Bug 217914

Summary: mixed languages: cannot copy text (garbage instead of proper letters)
Product: [Applications] okular Reporter: Maciej Pilichowski <bluedzins>
Component: PDF backendAssignee: Okular developers <okular-devel>
Status: RESOLVED NOT A BUG    
Severity: normal    
Priority: NOR    
Version: unspecified   
Target Milestone: ---   
Platform: openSUSE   
OS: Unspecified   
Latest Commit: Version Fixed In:

Description Maciej Pilichowski 2009-12-08 20:34:54 UTC
Version:            (using KDE 4.3.3)
Installed from:    SuSE RPMs

Let's say you have a pdf with mixed languages (example: polish and russian). Here you can download one for testing:
http://www.jezykiobce.net/jezykiobce_pdf/rosyjski_kurs_podst.pdf

when you copy polish part or russian part (or both) you end up with garbage, like:
êàíèêóëû

only basic latin letters plus letter ó are copied correctly.
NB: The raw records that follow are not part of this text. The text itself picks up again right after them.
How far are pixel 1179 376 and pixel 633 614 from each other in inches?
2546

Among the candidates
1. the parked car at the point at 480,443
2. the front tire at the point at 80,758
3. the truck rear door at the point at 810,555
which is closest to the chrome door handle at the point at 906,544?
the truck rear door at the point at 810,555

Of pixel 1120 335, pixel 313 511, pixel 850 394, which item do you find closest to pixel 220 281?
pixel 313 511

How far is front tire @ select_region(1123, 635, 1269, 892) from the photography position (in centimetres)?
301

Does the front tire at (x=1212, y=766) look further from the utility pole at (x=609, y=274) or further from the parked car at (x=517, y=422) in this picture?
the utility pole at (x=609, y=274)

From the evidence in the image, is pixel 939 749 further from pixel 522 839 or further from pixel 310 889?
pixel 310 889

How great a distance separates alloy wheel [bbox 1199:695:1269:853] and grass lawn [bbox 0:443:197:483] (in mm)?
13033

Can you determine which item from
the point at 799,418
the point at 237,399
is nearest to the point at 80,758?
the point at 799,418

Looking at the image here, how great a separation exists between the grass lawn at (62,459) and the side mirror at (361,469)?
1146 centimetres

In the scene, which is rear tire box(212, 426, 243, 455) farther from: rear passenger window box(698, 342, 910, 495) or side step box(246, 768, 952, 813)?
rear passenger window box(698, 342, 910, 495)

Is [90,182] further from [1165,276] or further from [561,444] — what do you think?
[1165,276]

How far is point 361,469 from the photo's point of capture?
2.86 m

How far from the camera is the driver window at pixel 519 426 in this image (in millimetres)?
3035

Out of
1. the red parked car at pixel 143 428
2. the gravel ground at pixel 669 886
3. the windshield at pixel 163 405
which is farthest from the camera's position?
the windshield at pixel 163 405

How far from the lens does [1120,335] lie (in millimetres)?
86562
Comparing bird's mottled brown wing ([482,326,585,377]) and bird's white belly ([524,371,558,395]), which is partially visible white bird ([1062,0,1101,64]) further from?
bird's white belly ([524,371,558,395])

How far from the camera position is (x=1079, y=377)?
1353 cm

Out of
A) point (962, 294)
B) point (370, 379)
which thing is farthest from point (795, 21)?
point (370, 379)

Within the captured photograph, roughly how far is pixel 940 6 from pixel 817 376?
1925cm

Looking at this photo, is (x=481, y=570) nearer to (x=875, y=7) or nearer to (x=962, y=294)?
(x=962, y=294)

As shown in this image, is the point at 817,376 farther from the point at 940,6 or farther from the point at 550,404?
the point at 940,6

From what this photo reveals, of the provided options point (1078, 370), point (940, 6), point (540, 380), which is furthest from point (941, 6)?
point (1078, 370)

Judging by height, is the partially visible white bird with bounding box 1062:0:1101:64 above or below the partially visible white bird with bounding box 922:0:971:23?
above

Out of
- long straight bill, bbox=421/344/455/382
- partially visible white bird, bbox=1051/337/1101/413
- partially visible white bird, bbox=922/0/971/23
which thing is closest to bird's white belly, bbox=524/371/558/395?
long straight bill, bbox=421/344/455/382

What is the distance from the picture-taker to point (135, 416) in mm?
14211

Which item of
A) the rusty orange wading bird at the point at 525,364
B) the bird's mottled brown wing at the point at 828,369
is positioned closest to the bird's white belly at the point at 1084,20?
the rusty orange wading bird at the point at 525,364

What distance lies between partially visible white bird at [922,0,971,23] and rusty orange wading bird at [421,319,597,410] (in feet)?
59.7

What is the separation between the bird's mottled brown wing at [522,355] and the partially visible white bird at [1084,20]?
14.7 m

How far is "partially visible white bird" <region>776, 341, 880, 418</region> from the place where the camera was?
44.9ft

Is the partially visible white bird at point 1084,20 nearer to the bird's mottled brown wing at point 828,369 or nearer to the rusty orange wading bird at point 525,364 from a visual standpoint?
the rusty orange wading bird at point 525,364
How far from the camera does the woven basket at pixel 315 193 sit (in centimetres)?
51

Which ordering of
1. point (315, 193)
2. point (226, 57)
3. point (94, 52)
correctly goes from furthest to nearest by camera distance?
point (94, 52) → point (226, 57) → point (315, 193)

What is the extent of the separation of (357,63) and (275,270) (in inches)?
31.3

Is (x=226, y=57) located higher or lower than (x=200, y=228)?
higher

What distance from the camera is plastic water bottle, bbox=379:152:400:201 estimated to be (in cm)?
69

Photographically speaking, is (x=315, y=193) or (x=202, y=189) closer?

It is not a matter of font used, because I can use for the same font intended letters:
ęóąśł
or
яерсидоф
Comment 1 Pino Toscano 2009-12-08 20:50:03 UTC
Given the problem is reproduceable (in the very same way) with:

- acroread 9.2
- okular 0.9.2 + poppler 0.12.2
- evince 2.28.1 + poppler 0.12.2

I'm rather inclined to conclude the document might be badly encoded.
(Note: what you see in a PDF is not what you copy as text.)
Comment 2 Maciej Pilichowski 2009-12-08 22:37:32 UTC
Pino, thank you for explanation. I assumed that by definition pdf has to be properly encoded (text I mean).